Meditations 1: Between Greatness and Flaw
Greatness is fleeting. Flaw is permanent. Meaning lies in how we carry both.
Editor’s Note
Meditations is a series of personal reflections written not to comfort or confess, but to think clearly — and without illusion — about the contradictions we live with. These entries are not arguments, nor are they consolations. They are attempts to clarify what resists simplification, and to sit with tensions that do not resolve on demand.
“The acceptance of oneself is the essence of the whole moral problem and the epitome of a whole outlook on life.”
— Carl Jung
The question, if it deserves such dignity, is this: how are we to live with the fact that we are, at once, architects of meaning and authors of catastrophe?
We build systems of law, write symphonies, chart the stars — and in the same breath, we betray, destroy, and forget. Greatness appears in flashes. Flaw is constant. The contradiction isn’t peripheral to the human story. It is the story.
We speak of greatness as though it were a stable trait — something intrinsic, sculpted into the soul. In truth, it arrives in flashes, disappears without ceremony, and is usually surrounded by the far more familiar detritus of doubt, contradiction, vanity, and error.
Must greatness be sterilised of flaw to count as real? Or is it, more likely, dependent on it? Is it a condition of purity, or simply a brief coherence pulled from the usual human wreckage?
If greatness means anything at all, it may begin not with triumph, but with an unflinching recognition of one’s limitations — and the audacity to act regardless.
Some people spend their lives in denial. They refuse the most obvious thing about themselves: that imperfection is not a flaw in the system — it is the system. Others are consumed by it, treating their flaws as if they were administrative errors in need of correction. Convinced, often absurdly, that if they just apply enough discipline, they might one day be entitled to exist.
I am learning that both positions are untenable.
One hides from the condition. The other wages war on it. I’ve tried both. I’ve polished the image, and I’ve attempted to reengineer the core. Neither led anywhere worth going.
It would seem that self-acceptance has little to do with denial, and even less with improvement. Instead, it must involve the far duller task of living with both light and shadow, allowing neither to seize the entire frame.

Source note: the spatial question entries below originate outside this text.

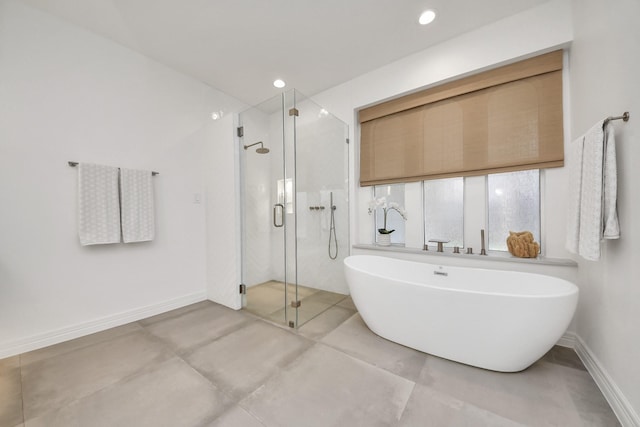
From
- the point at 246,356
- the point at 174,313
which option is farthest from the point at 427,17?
the point at 174,313

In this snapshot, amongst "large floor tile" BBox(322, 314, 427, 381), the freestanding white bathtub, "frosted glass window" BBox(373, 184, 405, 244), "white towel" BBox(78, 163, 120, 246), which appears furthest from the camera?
"frosted glass window" BBox(373, 184, 405, 244)

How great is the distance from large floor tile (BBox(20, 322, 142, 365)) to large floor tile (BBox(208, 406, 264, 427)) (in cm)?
157

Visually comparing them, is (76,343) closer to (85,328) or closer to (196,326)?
(85,328)

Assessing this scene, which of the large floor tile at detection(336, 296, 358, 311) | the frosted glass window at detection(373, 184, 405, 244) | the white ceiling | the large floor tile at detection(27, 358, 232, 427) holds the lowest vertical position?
the large floor tile at detection(336, 296, 358, 311)

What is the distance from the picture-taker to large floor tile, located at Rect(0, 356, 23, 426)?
1.25 m

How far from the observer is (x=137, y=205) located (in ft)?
7.94

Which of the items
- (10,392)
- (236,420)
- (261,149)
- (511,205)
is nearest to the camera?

If humanness is an obstacle, it’s a strangely universal one — and I’ve seen no convincing memo from life requesting its removal.
This isn’t to say greatness is out of reach. But it does suggest we should stop mistaking it for identity. Greatness is not what we are. It’s what occasionally passes through — briefly, conditionally, and without notice. We can express it. We can offer it. But we cannot possess it.
Likewise, we are not our flaws. We carry them, yes, but they do not get to carry us. Flaw is not failure. It is the entry price for being alive. We might call it the watermark of our species.
So how are we to identify? Not with greatness — that burns too hot. Not with deficiency — that corrodes. If anything, we ought to identify with the tension between the two: the narrow and shifting corridor between what we are capable of and what we can barely endure.
To be human is to stand in that corridor — to act while fully aware of your weakness, to reach for beauty with no claim to deserving it. To move toward the good not because you are good, but because, occasionally, you’ve seen it.
And what might that look like? A person of no particular renown. Capable of extraordinary things, but never obsessed with the fact. A person who lets greatness pass through him like weather — without mistaking it for climate. Because the moment we confuse our best moment for our entire being, we’re no longer free. We’ve become a hostage to our own highlight reel.
The boundary between greatness and flaw is not clean. It doesn’t separate like oil and water. More often, it coagulates — and becomes something else entirely. The very impulses we tend to call irrational — to love without calculation, to act without benefit, to intervene when there’s no obligation — do not emerge despite our flaws, but through them.
These are not symptoms of moral clarity. They are products of something older and messier — an instinct older than reason, the kind that throws itself forward before there’s time to explain why. A flaw, perhaps, that chooses love over safety. That breaks the rule to keep the vow.
What is greatness, if it is not given away?
But the man feared that his flaws, once seen, would stain the glow of admiration. He didn’t believe he could carry both — the beauty and the imperfection. So he left. He disappeared. Not because he was rejected — but because he was loved.
He mistook flaw for failure, and greatness for burden.
And that, perhaps, is the more ordinary tragedy — not that we fall short of greatness, but that we never learn how to carry it without apology.
The task, then, is not to bleach ourselves of contradiction. That’s theology disguised as therapy. The more honest project is to live with both sides in plain view — to let the tension stand unedited, unreconciled.
It may be enough to simply show up — not as an example, but as a witness. To act while fractured. To be seen fully and not retreat.
We are not here to be flawless.
We are here to be. Even if it’s just for a moment.